## Problem
Copy the material below, replacing each occurrence of "firefighter" with "rescue worker". Leave every other word unchanged.

Dataset rows:
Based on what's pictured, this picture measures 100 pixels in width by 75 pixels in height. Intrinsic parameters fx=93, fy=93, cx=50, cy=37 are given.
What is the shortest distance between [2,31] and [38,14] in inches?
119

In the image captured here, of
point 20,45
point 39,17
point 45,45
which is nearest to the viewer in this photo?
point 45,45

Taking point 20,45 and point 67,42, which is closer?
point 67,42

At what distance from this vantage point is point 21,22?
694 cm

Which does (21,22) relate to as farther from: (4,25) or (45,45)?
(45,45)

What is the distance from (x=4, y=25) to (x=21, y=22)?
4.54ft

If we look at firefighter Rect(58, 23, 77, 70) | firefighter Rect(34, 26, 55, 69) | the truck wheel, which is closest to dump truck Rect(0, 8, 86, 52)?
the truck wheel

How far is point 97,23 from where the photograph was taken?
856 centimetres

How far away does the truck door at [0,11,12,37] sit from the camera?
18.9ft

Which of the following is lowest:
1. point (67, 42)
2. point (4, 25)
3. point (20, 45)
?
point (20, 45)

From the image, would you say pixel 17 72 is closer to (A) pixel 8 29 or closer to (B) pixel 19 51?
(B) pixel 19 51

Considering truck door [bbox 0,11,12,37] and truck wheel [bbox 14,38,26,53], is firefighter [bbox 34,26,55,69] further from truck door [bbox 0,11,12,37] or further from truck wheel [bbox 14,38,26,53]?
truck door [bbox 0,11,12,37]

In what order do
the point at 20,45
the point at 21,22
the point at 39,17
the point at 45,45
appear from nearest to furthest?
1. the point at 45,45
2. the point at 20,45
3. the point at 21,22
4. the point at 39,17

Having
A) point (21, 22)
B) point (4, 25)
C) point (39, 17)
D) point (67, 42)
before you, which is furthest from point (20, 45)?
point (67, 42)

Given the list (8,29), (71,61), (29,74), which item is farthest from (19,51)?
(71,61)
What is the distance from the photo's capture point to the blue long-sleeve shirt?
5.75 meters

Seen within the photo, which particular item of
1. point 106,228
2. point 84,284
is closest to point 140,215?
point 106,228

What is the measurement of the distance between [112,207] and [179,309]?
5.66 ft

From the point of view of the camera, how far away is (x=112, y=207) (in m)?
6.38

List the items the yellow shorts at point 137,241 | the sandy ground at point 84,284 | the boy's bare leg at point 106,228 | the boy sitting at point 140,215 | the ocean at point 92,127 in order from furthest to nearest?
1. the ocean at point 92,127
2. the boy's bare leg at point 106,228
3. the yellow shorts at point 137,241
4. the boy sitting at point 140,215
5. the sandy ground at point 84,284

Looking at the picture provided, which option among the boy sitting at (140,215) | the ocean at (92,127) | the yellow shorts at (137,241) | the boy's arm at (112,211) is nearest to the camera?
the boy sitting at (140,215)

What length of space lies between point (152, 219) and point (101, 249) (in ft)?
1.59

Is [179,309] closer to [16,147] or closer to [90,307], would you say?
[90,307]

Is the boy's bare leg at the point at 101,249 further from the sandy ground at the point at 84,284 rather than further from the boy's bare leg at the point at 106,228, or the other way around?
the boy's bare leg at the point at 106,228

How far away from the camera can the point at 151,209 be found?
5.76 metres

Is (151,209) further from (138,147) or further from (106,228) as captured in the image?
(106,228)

## Exercise result
Based on what's pictured, this picture measures 100 pixels in width by 75 pixels in height. Intrinsic parameters fx=93, fy=93, cx=50, cy=37 are given.
What is the shortest distance between [2,31] and [38,14] in inches?
119

In the image captured here, of
point 20,45
point 39,17
point 45,45
which is nearest to the viewer in this photo?
point 45,45

Taking point 20,45 and point 67,42, which is closer?
point 67,42

At what distance from this vantage point is point 21,22?
694 cm

Which does (21,22) relate to as farther from: (4,25) or (45,45)?
(45,45)

What is the distance from (x=4, y=25) to (x=21, y=22)?
4.54ft

If we look at rescue worker Rect(58, 23, 77, 70) | rescue worker Rect(34, 26, 55, 69) | the truck wheel, which is closest to dump truck Rect(0, 8, 86, 52)?
the truck wheel

How far is point 97,23 from where the photograph was taken?
856 centimetres

How far away does the truck door at [0,11,12,37] sit from the camera?
18.9ft

Which of the following is lowest:
1. point (67, 42)
2. point (4, 25)
3. point (20, 45)
?
point (20, 45)

From the image, would you say pixel 17 72 is closer to (A) pixel 8 29 or closer to (B) pixel 19 51?
(B) pixel 19 51

Considering truck door [bbox 0,11,12,37] and truck wheel [bbox 14,38,26,53], is rescue worker [bbox 34,26,55,69] further from truck door [bbox 0,11,12,37] or further from truck wheel [bbox 14,38,26,53]?
truck door [bbox 0,11,12,37]

In what order do
the point at 20,45
the point at 21,22
the point at 39,17
the point at 45,45
appear from nearest to furthest?
1. the point at 45,45
2. the point at 20,45
3. the point at 21,22
4. the point at 39,17

Having
A) point (21, 22)
B) point (4, 25)
C) point (39, 17)
D) point (67, 42)
before you, which is furthest from point (20, 45)?
point (67, 42)

Given the list (8,29), (71,61), (29,74), which item is farthest from (19,51)?
(71,61)
What is the distance from the photo's capture point to the blue long-sleeve shirt?
5.75 meters

Seen within the photo, which particular item of
1. point 106,228
2. point 84,284
is closest to point 140,215?
point 106,228

What is the measurement of the distance between [112,207] and [179,309]?
5.66 ft

From the point of view of the camera, how far away is (x=112, y=207) (in m)?
6.38

List the items the yellow shorts at point 137,241 | the sandy ground at point 84,284 | the boy's bare leg at point 106,228 | the boy sitting at point 140,215 | the ocean at point 92,127 in order from furthest to nearest?
1. the ocean at point 92,127
2. the boy's bare leg at point 106,228
3. the yellow shorts at point 137,241
4. the boy sitting at point 140,215
5. the sandy ground at point 84,284

Looking at the picture provided, which option among the boy sitting at (140,215) | the ocean at (92,127) | the yellow shorts at (137,241) | the boy's arm at (112,211) is nearest to the camera?
the boy sitting at (140,215)

What length of space lies between point (152, 219) and point (101, 249) (in ft)?
1.59

Is [179,309] closer to [16,147] or closer to [90,307], would you say?
[90,307]

Is the boy's bare leg at the point at 101,249 further from the sandy ground at the point at 84,284 rather than further from the boy's bare leg at the point at 106,228, or the other way around?
the boy's bare leg at the point at 106,228

How far away from the camera can the point at 151,209 be found?
5.76 metres

Is (151,209) further from (138,147) or further from (106,228) as captured in the image?
(106,228)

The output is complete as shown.